## REQUESTS
(1) Decide whether each statement below agrees with the thread on Civil War burials. Answer yes or no for each, and quote the words of the thread that settle it.
(a) The armies issued identification tags to their soldiers.
(b) Wise put around 60 of the bodies down a dry well on his property.
(c) The Union army paid Wise $2 for each body.
(2) Print the stretch of the thread on Civil War burials from "Embalming was just" through "to be made!".

──────── SELECTION ────────

How were all the bodies disposed of?

http://civilwartalk.com/threads/fort-pillow.5082/

It seems clear to me you could use some more reading on the subject. The above link is 30+ pages long and full of detail, good & bad. Read the whole thing and you'll take out of it what you want anyway. Men were murdered there simply because they were black men wearing a blue uniform. CS soldiers said so & USCT men said so. Forrest put a stop to it before the KIA reached 100% & WIA 0%. As I said there are at least 2 other threads on the subject & I have no urge to side track this one.

So you live 20 minutes from Ft Pillow -shrug- I live 45 minutes from the Mall of America and work their regularly, that doesn't qualify me as an expert on the MoA. Some of the worst "historical experts" I have ever seen were re-enactors. Which is why I don't play war anymore. MOre often than not I refer to local historical societies as hysterical societies and take many of their writing w/ a grain of salt, especially their writings from the ACW as they can be more than a tad... biased.
 
In one notorious incident, the Union army paid a local farmer named Wise $1 a body to dispose of the Confederate dead from the Fox's Gap action at the Battle of South Mountain. Instead of burying them, he dumped around 60 of them down a dry well on his property where they remained for about 20 years until they were disinterred and reburied in a Confederate cemetery in Hagerstown, MD. (The well has been excavated by archeologist and sealed over to prevent relic hunters from looting the site.) The incident gave rise to a local ghost story titled, "Turn Me Over," where Wise is confronted by the ghost of the soldier on top of the pile who is tired of lying in the same position for years and wants to be turned over. The odd thing about it is that the well wasn't that far from his house--the smell coming from that well, with 60 or so decomposing bodies inside, must have been incredible.

The Wise farm incident was unusual, and as mentioned by others, many soldiers were buried in shallow graves or mass graves near where they fell. It was not uncommon for relatives to dig them up and take them home for reburial. There was a tremendous fear of being buried anonymously in those days and many northern soldiers bought privately made ID tags or had them sent to them by relatives (the armies didn't issue them).

Embalming was just taking off, too. There are accounts of embalmers following the larger armies and fighting over the bodies of officers, whose families were most likely to pay for embalming services. One overzealous embalmer actually sabotaged his competitor's equipment so he could have the business for himself.

ID tags, embalming, grave digging--there was money to be made!

(Of course, not everyone was out to make money off the dead--I recall that a family near the Petersburg line where the Union army broke through buried a Union officer in their garden and left him there until his family came to get him.)

──────── MATERIAL SUPPLIED ────────

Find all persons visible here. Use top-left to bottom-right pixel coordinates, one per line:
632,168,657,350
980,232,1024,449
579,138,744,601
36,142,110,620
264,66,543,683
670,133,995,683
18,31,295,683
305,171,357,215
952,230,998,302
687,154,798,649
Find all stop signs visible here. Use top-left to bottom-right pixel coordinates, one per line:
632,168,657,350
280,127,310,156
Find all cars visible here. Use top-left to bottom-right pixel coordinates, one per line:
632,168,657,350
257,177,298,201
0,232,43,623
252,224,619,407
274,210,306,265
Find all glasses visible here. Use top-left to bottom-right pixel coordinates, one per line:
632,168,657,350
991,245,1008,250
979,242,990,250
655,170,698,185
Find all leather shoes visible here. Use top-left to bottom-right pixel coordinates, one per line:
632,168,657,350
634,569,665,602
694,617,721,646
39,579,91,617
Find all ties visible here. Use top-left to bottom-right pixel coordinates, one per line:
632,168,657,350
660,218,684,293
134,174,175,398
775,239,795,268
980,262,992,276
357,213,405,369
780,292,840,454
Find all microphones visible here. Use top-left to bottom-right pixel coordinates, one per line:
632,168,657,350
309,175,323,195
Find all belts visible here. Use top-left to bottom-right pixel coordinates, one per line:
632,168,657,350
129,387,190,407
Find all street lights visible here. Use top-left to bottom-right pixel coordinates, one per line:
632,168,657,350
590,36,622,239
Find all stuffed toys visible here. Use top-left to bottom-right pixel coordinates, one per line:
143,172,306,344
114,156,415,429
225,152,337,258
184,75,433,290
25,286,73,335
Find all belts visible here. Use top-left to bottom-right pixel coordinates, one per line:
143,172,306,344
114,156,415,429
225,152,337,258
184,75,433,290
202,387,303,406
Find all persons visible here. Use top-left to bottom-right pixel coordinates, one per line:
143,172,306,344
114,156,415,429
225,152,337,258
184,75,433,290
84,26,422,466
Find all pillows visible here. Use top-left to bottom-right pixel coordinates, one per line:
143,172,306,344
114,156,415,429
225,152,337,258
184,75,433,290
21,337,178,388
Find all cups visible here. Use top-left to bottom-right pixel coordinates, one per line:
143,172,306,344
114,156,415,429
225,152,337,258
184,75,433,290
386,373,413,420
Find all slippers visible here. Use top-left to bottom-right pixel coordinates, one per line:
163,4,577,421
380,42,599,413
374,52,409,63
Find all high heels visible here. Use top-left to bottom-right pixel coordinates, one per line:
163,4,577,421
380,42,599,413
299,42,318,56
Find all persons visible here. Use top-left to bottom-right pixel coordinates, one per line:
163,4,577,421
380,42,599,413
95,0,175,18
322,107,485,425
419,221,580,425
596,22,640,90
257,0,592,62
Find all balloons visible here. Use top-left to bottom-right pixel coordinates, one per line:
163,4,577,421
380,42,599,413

────────

## CORRECT ANSWERS
(1)
(a) No: "(the armies didn't issue them)"
(b) Yes: "he dumped around 60 of them down a dry well on his property"
(c) No: "the Union army paid a local farmer named Wise $1 a body"

(2)
Embalming was just taking off, too. There are accounts of embalmers following the larger armies and fighting over the bodies of officers, whose families were most likely to pay for embalming services. One overzealous embalmer actually sabotaged his competitor's equipment so he could have the business for himself.

ID tags, embalming, grave digging--there was money to be made!